Dalam wawancara TED itu, Altman menyebut bahwa ChatGPT suatu hari mungkin akan menjadi “perpanjangan dari diri Anda.” Sebuah entitas yang mengenal Anda sedalam-dalamnya, yang bisa mendampingi Anda seumur hidup, seperti sahabat, guru, atau penasihat pribadi.

Jika benar, maka dunia anak-anak akan diwarnai oleh kehadiran sosok digital yang nyaris tak pernah tidur dan selalu siap membantu.

Ada optimisme besar di sana: anak-anak bisa belajar lebih cepat, menemukan jawaban tanpa batas, dan tumbuh dengan dukungan teknologi cerdas.

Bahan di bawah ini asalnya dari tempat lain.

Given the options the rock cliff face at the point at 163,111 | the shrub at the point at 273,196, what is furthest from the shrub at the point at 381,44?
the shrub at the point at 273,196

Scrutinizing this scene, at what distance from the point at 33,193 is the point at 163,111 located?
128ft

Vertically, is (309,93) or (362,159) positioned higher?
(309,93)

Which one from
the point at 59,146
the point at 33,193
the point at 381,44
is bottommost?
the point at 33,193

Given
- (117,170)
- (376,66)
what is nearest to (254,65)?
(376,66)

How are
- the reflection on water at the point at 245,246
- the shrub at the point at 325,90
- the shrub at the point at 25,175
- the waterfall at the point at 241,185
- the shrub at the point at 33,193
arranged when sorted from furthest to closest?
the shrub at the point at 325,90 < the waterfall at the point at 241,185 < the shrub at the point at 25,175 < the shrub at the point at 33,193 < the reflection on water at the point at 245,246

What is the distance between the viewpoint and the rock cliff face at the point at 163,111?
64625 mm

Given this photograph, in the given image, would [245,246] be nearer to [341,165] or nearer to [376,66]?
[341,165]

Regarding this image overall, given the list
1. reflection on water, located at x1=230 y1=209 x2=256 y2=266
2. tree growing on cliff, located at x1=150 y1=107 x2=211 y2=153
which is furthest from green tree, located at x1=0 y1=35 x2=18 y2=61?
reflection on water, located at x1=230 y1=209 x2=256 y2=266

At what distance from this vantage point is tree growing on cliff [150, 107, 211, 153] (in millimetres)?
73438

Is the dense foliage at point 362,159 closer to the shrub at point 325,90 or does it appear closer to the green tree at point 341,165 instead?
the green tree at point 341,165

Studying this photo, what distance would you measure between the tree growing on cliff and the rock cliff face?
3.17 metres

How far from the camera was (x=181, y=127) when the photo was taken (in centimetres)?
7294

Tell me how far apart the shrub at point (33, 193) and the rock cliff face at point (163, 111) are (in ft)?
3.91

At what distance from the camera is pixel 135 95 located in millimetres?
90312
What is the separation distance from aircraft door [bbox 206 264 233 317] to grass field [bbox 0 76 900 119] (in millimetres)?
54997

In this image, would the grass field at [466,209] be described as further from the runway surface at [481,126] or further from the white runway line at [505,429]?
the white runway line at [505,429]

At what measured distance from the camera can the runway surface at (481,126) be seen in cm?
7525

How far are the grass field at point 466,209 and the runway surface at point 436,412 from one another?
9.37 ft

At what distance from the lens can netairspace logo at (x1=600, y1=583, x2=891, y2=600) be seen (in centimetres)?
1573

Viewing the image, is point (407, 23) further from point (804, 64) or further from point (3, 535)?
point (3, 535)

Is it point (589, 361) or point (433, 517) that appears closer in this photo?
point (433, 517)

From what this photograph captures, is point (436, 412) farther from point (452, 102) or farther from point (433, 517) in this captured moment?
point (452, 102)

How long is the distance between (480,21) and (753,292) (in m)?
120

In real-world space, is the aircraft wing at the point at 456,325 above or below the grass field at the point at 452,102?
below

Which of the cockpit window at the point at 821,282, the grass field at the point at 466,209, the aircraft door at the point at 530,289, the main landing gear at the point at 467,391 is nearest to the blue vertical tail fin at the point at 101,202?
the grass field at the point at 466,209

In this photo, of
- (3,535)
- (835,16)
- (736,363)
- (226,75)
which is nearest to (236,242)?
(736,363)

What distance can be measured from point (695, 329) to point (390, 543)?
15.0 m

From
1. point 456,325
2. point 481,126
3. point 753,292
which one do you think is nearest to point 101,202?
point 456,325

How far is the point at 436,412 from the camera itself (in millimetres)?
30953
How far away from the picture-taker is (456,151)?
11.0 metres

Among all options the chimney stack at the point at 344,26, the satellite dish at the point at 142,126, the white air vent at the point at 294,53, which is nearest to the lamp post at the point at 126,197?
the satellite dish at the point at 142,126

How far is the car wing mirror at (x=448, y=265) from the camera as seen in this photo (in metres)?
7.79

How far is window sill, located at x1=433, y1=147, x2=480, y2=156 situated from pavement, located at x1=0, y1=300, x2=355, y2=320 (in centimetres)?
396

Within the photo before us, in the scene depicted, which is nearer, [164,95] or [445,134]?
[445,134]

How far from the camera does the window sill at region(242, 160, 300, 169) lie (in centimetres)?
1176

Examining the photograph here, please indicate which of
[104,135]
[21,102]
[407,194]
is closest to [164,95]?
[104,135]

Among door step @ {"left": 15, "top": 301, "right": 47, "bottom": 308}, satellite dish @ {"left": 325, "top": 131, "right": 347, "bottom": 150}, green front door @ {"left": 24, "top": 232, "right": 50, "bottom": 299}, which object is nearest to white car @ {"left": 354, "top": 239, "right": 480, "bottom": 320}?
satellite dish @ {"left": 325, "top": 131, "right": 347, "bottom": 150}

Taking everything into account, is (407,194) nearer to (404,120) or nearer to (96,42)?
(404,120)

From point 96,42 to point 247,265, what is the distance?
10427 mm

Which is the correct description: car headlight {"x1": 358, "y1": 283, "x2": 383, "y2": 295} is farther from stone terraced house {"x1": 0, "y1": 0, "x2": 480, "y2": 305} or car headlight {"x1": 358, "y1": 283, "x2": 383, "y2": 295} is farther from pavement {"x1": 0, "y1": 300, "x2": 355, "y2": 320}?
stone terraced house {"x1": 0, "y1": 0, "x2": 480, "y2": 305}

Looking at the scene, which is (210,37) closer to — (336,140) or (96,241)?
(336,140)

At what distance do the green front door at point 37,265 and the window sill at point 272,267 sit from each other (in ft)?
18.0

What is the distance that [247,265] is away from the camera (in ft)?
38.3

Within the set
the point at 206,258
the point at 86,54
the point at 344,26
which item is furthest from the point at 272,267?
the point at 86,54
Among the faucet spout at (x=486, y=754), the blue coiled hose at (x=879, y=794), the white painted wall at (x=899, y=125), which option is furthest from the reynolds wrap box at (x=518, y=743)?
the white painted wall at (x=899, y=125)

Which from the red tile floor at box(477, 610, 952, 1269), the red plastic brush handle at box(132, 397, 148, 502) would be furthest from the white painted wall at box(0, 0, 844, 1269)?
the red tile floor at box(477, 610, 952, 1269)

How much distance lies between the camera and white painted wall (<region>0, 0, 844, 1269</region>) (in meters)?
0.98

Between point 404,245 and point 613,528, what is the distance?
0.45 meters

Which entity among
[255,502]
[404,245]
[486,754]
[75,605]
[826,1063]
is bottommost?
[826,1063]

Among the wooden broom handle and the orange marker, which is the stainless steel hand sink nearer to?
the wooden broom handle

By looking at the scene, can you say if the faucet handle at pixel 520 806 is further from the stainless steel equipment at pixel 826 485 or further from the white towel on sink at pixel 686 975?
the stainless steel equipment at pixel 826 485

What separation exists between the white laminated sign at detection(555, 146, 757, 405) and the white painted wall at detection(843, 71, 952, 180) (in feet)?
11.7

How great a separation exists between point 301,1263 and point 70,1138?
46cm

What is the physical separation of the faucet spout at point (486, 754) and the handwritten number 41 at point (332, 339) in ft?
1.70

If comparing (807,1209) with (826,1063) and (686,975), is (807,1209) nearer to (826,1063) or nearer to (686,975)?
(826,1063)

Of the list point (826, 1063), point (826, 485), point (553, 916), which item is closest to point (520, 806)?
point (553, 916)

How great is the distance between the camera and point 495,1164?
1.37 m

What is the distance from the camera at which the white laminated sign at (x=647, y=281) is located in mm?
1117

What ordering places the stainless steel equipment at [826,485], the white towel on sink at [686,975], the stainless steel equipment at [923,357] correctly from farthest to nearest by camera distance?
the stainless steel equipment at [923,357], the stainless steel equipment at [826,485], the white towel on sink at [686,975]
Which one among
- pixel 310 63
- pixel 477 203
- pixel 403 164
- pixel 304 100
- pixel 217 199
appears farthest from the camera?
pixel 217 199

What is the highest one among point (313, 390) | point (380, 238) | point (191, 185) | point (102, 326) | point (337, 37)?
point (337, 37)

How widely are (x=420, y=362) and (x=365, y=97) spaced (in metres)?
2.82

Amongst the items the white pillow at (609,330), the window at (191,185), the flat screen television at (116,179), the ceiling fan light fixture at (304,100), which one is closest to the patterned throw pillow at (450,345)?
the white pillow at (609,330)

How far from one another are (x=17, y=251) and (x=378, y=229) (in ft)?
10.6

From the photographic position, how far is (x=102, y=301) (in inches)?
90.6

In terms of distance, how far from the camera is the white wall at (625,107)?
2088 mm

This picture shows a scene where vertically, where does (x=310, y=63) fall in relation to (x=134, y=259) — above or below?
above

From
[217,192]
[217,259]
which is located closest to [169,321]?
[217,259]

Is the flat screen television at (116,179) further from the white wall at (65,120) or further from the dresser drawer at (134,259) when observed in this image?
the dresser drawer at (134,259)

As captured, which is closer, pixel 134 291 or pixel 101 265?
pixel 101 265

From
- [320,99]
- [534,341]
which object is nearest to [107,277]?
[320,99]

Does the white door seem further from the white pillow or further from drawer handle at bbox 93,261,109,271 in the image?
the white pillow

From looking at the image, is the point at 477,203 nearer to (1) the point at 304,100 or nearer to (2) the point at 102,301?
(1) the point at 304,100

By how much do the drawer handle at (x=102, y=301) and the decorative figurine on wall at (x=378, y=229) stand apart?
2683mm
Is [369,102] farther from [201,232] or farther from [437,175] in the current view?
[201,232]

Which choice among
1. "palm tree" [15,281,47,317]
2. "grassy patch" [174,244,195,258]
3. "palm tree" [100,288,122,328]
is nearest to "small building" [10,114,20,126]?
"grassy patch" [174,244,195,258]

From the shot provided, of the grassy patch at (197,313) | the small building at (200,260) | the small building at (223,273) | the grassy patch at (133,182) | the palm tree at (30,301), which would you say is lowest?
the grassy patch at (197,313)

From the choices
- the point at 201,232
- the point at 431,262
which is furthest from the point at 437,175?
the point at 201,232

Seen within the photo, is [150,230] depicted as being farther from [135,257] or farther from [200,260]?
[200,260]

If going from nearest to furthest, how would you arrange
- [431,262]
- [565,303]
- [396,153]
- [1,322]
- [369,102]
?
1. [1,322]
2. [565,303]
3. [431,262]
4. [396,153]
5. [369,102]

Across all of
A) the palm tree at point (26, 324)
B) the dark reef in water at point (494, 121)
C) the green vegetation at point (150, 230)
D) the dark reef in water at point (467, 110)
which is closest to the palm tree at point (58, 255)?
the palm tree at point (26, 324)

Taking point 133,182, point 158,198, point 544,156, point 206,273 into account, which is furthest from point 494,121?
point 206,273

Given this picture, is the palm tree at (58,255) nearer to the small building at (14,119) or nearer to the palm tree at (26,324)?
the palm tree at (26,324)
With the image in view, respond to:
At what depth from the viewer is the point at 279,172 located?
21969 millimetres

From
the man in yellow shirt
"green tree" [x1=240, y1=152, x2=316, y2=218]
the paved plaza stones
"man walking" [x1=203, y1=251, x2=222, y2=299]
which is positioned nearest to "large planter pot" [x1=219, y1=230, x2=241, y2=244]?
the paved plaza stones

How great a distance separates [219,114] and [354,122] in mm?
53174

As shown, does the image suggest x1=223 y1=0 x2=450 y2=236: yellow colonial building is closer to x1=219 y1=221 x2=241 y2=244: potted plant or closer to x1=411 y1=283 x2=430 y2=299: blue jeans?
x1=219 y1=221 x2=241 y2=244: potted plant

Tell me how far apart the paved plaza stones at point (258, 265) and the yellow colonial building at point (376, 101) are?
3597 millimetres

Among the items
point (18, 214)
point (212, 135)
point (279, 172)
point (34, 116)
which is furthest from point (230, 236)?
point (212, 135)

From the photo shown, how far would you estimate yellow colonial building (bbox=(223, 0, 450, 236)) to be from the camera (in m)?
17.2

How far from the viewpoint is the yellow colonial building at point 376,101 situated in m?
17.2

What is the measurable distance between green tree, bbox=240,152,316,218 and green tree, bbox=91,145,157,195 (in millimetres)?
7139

Tapi ada pula bayang-bayang cemas: tentang privasi, ketergantungan, dan kemungkinan bahwa anak-anak belajar mempercayai mesin lebih daripada orang tuanya sendiri.

Bagi Altman, menjadi ayah mengubah perspektifnya. Ketika ditanya apakah ia akan menekan sebuah tombol yang memberi anaknya kehidupan terbaik, tapi juga membawa risiko kehancuran 10 persen, ia menjawab dengan tegas: tidak.

Jawaban itu sederhana, tapi sarat makna. Karena sejatinya, pengembangan AI hari ini adalah semacam tombol merah. Dan banyak pihak, termasuk Altman, sedang bergulat dengan pertanyaan etis: seberapa jauh kita siap membiarkan mesin-mesin ini mengambil peran dalam kehidupan generasi mendatang?

Yang pasti, anak-anak kita akan tumbuh dalam dunia yang sangat berbeda. Dunia di mana pekerjaan mereka mungkin dilakukan bersama, atau bahkan oleh, AI. Dunia di mana kreativitas mereka bisa dipertajam oleh algoritma, atau malah dikaburkan oleh batasan mesin.

Altman tidak menyuguhkan solusi pasti. Tapi ia mengingatkan satu hal penting: kita tidak bisa hanya membicarakan teknologi. Kita harus membicarakan masa depan anak-anak kita—apa yang ingin kita wariskan, dan siapa yang seharusnya mengambil keputusan atas nama mereka.

Dan mungkin, pada akhirnya, tugas kita bukan mencegah anak-anak hidup berdampingan dengan AI. Tapi memastikan bahwa di tengah kecanggihan algoritma dan derasnya data, mereka tetap tumbuh sebagai manusia. Sepenuhnya manusia.